**Consignes de travail:** Recopiez sans rien modifier, s'il vous plaît, les lignes qui vont de celle contenant "Looking at the positions" jusqu'à celle contenant "1.22 meters", cette dernière comprise.

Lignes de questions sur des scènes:

----------------

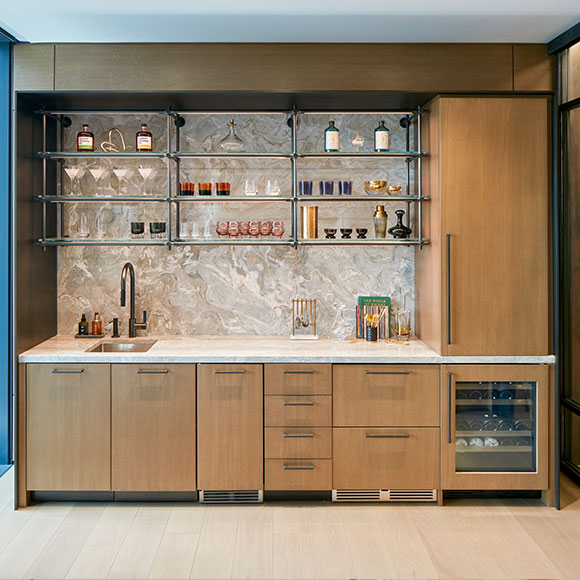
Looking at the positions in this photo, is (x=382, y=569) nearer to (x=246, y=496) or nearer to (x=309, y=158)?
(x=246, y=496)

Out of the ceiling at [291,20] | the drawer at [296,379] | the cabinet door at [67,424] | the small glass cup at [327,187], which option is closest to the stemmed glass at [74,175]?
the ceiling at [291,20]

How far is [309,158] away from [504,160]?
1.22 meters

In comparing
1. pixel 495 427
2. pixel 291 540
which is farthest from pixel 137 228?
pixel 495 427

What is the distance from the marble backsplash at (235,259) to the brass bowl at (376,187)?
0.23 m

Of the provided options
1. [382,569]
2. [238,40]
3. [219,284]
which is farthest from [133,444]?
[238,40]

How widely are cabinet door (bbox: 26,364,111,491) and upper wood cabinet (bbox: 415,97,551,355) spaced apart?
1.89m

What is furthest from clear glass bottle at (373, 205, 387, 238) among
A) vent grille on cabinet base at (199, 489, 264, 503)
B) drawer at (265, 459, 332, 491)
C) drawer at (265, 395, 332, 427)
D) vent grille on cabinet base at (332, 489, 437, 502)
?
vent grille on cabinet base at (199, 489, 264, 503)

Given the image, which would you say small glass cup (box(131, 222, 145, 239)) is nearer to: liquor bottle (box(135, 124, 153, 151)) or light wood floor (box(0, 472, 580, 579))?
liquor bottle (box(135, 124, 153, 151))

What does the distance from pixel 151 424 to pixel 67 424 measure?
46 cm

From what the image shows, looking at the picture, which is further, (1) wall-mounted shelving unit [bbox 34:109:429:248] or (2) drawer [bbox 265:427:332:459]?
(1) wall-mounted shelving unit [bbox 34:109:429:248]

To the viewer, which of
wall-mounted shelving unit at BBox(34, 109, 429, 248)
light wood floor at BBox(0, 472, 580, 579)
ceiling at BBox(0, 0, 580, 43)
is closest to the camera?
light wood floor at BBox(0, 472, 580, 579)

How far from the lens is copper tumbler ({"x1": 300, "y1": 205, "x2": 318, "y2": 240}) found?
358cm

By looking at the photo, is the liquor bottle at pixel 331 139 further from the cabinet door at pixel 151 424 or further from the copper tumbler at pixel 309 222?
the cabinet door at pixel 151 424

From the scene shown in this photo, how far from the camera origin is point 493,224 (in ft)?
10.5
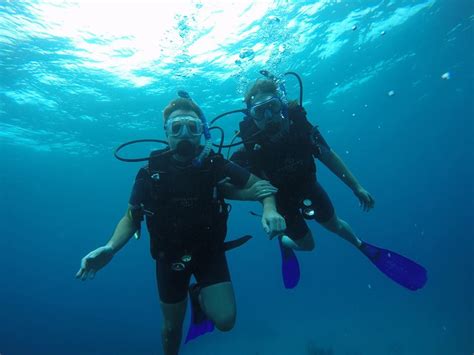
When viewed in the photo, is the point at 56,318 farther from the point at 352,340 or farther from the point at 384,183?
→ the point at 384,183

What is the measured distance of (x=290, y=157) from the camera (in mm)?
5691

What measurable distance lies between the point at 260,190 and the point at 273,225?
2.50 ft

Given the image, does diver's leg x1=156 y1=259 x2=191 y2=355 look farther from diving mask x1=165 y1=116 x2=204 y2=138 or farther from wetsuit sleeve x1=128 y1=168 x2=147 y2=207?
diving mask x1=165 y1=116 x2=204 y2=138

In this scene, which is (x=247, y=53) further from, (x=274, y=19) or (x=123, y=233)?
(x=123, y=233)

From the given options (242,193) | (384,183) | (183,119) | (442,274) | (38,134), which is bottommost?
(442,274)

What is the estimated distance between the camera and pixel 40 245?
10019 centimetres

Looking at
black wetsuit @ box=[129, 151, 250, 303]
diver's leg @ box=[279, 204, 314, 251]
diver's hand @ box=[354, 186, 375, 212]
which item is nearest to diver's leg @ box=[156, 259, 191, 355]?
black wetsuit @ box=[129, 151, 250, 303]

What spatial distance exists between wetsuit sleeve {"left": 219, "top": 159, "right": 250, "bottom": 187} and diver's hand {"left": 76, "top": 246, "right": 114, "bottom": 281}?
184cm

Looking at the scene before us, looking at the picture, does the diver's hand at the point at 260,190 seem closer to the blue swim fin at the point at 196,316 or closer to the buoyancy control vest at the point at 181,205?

----------------

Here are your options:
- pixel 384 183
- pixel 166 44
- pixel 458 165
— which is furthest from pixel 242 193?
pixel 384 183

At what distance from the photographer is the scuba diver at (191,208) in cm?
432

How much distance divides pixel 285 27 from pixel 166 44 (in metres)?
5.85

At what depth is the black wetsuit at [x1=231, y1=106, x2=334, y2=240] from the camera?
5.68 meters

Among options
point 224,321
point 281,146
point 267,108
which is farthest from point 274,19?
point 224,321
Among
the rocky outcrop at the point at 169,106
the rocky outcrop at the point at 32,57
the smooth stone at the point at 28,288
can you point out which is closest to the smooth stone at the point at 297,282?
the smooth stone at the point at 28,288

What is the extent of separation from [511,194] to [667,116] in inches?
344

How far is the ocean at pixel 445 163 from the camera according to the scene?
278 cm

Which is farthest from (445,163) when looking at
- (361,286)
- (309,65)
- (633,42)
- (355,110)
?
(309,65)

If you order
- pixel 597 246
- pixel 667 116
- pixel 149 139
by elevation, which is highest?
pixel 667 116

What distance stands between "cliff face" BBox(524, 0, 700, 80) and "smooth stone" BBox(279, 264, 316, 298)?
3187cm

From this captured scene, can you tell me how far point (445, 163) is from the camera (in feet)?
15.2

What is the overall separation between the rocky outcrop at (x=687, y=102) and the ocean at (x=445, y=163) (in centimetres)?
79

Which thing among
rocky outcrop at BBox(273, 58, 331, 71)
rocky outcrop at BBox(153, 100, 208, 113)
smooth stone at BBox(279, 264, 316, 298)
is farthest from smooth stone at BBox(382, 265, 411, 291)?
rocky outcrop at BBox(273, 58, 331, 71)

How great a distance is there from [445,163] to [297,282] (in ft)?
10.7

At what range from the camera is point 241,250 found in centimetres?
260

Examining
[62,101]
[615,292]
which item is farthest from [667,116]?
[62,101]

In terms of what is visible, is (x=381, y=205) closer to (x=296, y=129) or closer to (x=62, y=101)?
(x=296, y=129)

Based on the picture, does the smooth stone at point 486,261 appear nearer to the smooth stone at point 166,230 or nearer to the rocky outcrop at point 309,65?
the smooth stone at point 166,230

----------------

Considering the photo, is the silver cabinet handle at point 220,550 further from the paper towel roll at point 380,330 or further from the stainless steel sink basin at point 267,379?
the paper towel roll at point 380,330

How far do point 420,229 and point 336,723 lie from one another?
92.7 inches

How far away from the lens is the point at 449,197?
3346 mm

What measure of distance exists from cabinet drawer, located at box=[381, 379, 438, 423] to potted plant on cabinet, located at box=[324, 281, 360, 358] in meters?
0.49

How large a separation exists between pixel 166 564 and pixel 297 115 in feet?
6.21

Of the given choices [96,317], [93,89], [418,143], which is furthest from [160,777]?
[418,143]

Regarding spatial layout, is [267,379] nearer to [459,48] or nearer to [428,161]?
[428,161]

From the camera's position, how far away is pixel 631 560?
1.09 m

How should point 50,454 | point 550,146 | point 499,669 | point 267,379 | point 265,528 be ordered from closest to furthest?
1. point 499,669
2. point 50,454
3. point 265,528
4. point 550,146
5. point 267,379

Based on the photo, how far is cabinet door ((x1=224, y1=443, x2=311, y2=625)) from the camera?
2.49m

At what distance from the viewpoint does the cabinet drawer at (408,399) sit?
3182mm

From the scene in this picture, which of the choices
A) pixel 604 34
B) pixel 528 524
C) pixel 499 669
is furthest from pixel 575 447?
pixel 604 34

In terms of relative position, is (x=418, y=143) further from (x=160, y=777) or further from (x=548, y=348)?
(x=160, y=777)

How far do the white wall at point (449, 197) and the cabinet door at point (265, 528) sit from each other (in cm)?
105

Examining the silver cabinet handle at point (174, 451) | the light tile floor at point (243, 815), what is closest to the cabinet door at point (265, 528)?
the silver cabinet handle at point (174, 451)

----------------

**Bonne réponse:**
Looking at the positions in this photo, is (x=382, y=569) nearer to (x=246, y=496) or nearer to (x=309, y=158)?
(x=246, y=496)

Out of the ceiling at [291,20] | the drawer at [296,379] | the cabinet door at [67,424] | the small glass cup at [327,187], which option is closest to the stemmed glass at [74,175]?
the ceiling at [291,20]

How far is [309,158] away from [504,160]?
1.22 meters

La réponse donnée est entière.